2002 BOSTON MARATHON
Champs Lee, Ndereba returning to Boston
By John Powers, Globe Staff, 3/8/2002
ee Bong Ju of South Korea and Catherine "The Great" Ndereba of Kenya will
return next month to defend their titles at the 106th running of the Boston
Marathon, sponsor John Hancock announced yesterday. Lee, who was the first Korean winner of the 26.2-mile race in 51 years, broke Kenya's 10-year hammerlock on the men's crown. Ndereba, who was the first Kenyan woman to win here in 2000, will be bidding for her third straight victory. The 31-year-old Lee, the 1996 Olympic silver medalist who finished 11th in his only other Boston appearance, became a national hero after breaking away from the pack to finish ahead of Ecuador's Silvio Guerra and Kenya's Joshua Chelanga.

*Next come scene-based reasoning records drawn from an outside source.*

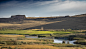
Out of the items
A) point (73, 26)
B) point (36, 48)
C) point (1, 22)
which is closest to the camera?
point (36, 48)

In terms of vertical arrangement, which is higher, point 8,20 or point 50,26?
point 8,20

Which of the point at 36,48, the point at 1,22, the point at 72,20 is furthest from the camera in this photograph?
the point at 1,22

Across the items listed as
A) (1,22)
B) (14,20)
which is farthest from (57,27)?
(1,22)

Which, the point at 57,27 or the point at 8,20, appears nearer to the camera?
the point at 57,27

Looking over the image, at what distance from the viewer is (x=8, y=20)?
4591 cm

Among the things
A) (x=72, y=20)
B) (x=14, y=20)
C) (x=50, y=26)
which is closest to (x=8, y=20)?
(x=14, y=20)

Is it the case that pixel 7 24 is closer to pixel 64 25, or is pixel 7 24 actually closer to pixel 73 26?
pixel 64 25

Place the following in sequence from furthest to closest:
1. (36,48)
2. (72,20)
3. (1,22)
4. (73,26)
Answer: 1. (1,22)
2. (72,20)
3. (73,26)
4. (36,48)

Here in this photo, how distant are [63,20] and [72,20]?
3.43 m

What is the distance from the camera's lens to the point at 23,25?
40.8 metres

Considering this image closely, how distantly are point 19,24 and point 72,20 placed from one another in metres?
20.6

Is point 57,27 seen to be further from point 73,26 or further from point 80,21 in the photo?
point 80,21

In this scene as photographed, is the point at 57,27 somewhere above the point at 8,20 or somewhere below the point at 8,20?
below

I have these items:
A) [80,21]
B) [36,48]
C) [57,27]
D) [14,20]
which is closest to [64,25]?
[57,27]
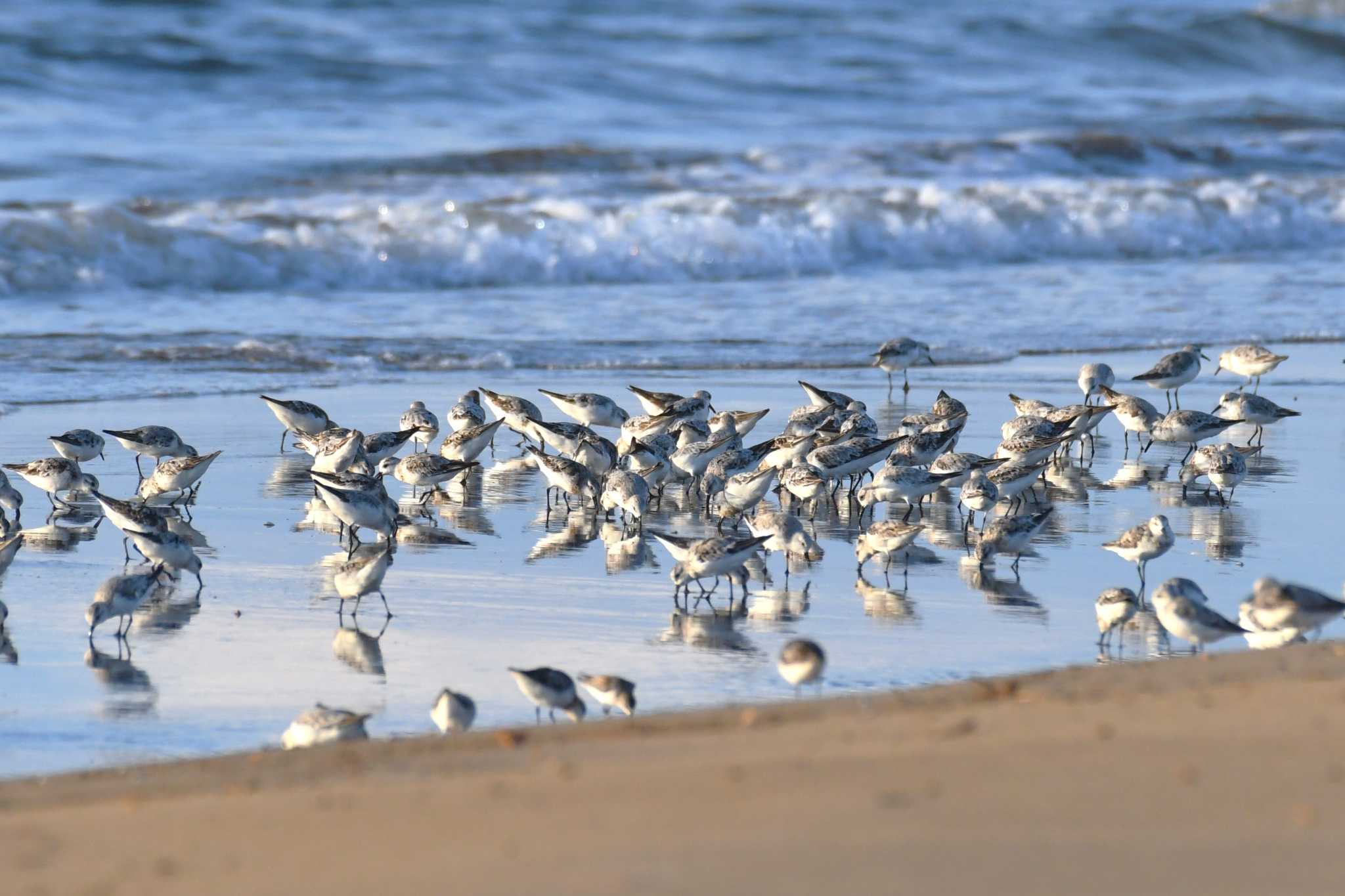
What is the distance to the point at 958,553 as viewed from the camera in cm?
855

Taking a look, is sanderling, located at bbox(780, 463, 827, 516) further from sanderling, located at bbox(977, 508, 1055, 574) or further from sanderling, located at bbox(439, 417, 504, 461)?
sanderling, located at bbox(439, 417, 504, 461)

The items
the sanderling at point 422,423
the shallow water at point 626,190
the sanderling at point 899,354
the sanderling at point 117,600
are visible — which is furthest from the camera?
the shallow water at point 626,190

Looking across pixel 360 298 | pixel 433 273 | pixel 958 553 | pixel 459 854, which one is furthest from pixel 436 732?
pixel 433 273

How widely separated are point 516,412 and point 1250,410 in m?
4.38

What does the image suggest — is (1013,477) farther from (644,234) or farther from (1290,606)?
(644,234)

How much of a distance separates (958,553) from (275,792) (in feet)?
14.6

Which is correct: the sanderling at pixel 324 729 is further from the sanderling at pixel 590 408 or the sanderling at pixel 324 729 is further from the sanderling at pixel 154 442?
the sanderling at pixel 590 408

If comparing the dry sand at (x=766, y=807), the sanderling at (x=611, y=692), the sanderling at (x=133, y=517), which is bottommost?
the sanderling at (x=611, y=692)

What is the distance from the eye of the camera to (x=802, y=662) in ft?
19.9

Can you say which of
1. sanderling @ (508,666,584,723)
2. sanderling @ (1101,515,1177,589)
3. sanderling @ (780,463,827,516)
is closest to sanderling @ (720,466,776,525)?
sanderling @ (780,463,827,516)

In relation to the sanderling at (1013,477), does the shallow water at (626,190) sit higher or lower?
higher

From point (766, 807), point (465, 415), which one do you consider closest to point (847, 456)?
point (465, 415)

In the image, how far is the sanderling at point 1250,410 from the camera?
36.5 feet

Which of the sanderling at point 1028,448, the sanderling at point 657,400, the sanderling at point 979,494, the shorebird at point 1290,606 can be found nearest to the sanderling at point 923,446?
the sanderling at point 1028,448
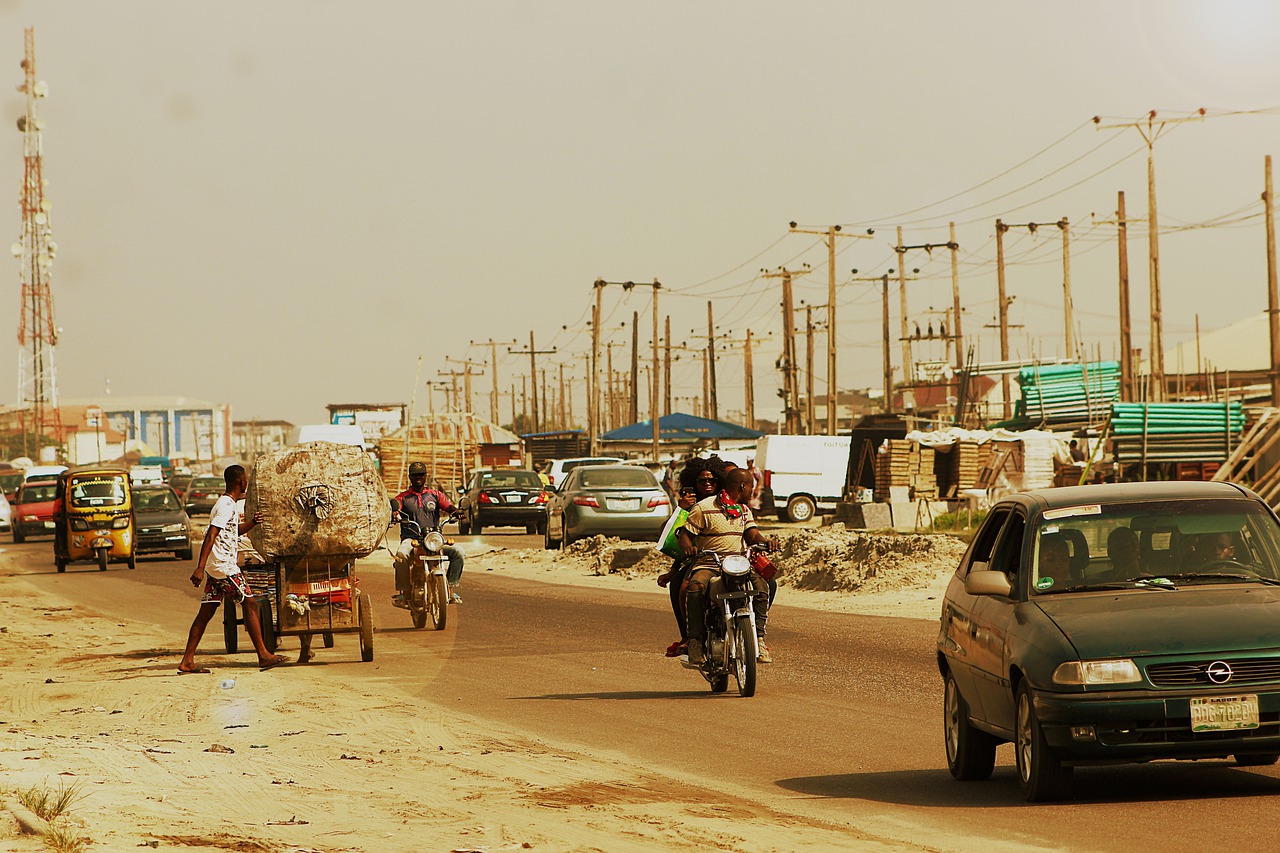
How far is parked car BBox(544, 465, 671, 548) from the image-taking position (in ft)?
106

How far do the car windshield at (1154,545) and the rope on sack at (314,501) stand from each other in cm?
860

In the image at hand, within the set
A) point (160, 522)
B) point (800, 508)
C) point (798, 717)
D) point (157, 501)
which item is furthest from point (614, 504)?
point (798, 717)

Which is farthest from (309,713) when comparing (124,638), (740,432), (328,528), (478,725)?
(740,432)

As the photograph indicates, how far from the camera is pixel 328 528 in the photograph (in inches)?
604

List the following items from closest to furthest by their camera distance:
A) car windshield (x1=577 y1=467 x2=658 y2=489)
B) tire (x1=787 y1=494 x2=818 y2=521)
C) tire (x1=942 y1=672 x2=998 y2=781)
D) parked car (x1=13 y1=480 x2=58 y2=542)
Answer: tire (x1=942 y1=672 x2=998 y2=781) → car windshield (x1=577 y1=467 x2=658 y2=489) → tire (x1=787 y1=494 x2=818 y2=521) → parked car (x1=13 y1=480 x2=58 y2=542)

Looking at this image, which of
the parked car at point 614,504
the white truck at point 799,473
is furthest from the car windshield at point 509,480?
the parked car at point 614,504

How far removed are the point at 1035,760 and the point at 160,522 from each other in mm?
31924

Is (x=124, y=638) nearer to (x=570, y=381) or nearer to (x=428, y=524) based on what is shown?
(x=428, y=524)

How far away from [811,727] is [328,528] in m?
5.87

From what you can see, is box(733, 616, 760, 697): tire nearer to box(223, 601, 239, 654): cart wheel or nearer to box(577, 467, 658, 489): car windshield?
box(223, 601, 239, 654): cart wheel

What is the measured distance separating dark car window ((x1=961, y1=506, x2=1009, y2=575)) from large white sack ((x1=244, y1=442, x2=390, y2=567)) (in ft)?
24.8

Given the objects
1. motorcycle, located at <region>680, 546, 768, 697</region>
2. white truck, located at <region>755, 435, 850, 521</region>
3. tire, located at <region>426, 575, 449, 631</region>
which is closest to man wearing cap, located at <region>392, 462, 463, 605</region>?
tire, located at <region>426, 575, 449, 631</region>

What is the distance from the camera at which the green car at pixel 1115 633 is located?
23.7 ft

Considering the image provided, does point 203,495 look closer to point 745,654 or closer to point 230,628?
point 230,628
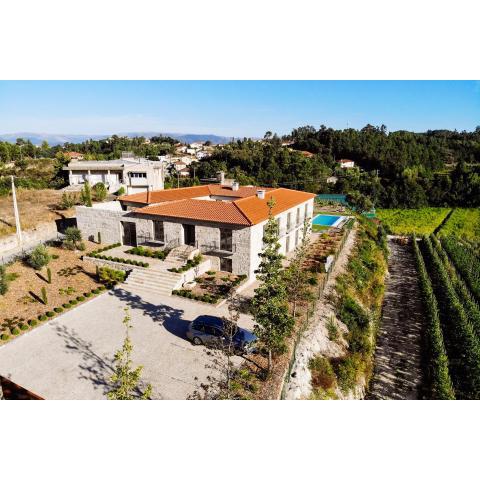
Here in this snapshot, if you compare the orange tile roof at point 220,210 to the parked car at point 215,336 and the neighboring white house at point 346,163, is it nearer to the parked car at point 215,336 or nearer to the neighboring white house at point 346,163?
the parked car at point 215,336

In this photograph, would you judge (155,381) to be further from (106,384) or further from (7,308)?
(7,308)

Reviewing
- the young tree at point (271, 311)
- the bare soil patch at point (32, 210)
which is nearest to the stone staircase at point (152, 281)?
the young tree at point (271, 311)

When he returned to Seoul, Lee displayed his laurel wreath and medal at the grave of his father, Haeku, who died of cancer a month before the race. "I feel good in Boston," Lee said, "just like in my hometown." The 29-year-old Ndereba, the fastest female marathoner in history, has claimed two BAA crowns in just three appearances and is the only woman to win both the Boston and Chicago races in consecutive years. Last April, Ndereba shook former champion Fatuma Roba in the Newton hills, ran the final 6 miles alone, and went on to set a second-half course record (70:51) en route to her 2:23.53 finish. Then in October, just a week after Japan's Naoko Takahashi splintered the 2:20 barrier with a 2:19:46 effort in Berlin, Ndereba posted a stunning 2:18:47 in Chicago. The remainder of the elite field will be announced the first week of April.